The situation has come to thatEven the breaks on our campus have become aggressive. I almost started to miss the days when fear of crowds prevented my students from yelling at each other (wars reduce crowd anxiety in our courses. My life).
So as a debate expert I want to tell you: it is possible to debate the situation without destroying friendships. And it works like this:
What does winning an argument look like?
To succeed in an argument, we need to understand what we want to achieve.
Most people you ask will say that their goal is to convince the person in front of them. But if you listen to them carefully, you will find that most of them are more concerned with showing that they are right than with checking if the other side is convinced. In fact, very quickly the argument turns into a competition of who is the most right, and later who shouts the loudest. That's how unconvincing - that's how many.
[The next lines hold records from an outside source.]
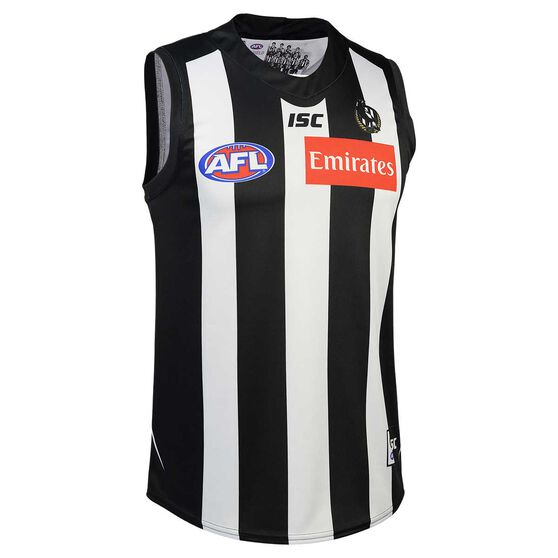 Collingwood Magpies 2020 Mens Home Guernsey Black / White S, Black / White, rebel_hi-res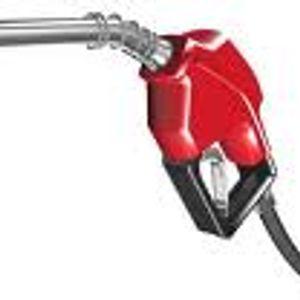 gazoline groov
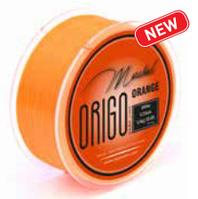 Marshal Origo Carp Line  1000м, orange (Профессиональная карповая леска - оранжевая)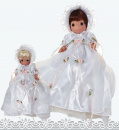 "Christening Precious Moments: 9"" (Brunette)"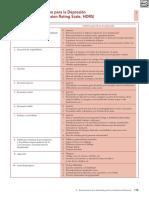 Escala de depresion de hamilton.pdf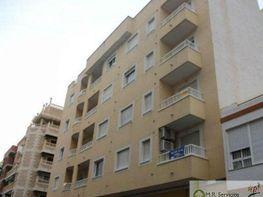 Wohnung in verkauf in Torrevieja - 336667865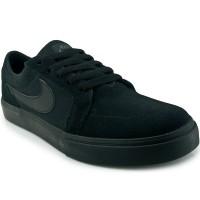 Tênis Nike SB Satire II 729809
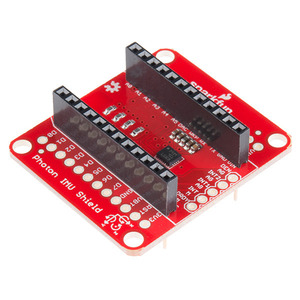 [DEV-13629] SparkFun Photon IMU Shield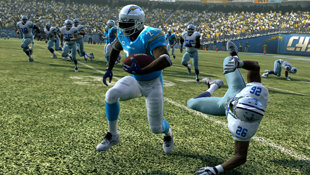 Madden NFL 09 20th Anniversary Collectors Edition Screenshot 2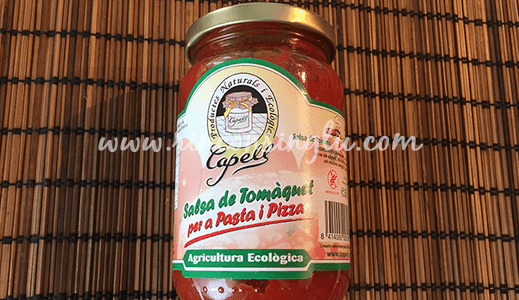 salsa de tomate sin gluten boxfree marzo
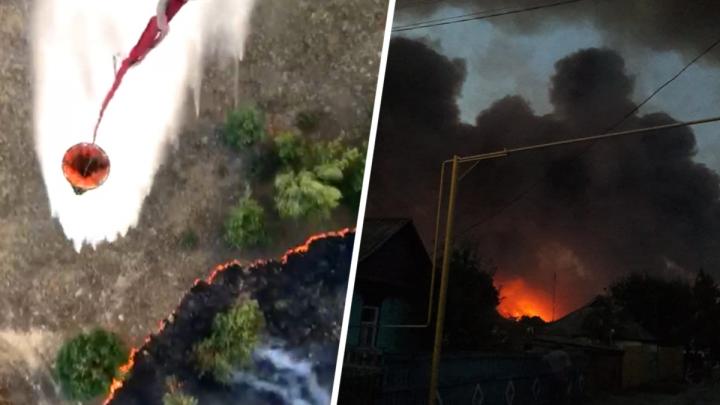 Огонь выжигает Ростовскую область: жертва пожара и сотни сгоревших гектаров — главное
To argue successfully you need to think in two steps: a. What do I want to achieve and b. how can i get it
What can be achieved in an argument?
As mentioned, most often the stated goal is to convince the interlocutor. But usually there is also the goal of venting frustration and anger on the other side, whom the interlocutor represents (and who in turn wants to vent his frustration on your side, which you represent).
To achieve one of these goals you have to separate them because it is almost impossible to achieve both together.
I usually recommend making an effort to get the other party to agree with us, and there are techniques of argument and the art of selling to do this. But in the current situation it is impossible to use them, because everyone is so charged that an honest intention to convince quickly turns into righteous frustration - and I won't pretend that it doesn't happen.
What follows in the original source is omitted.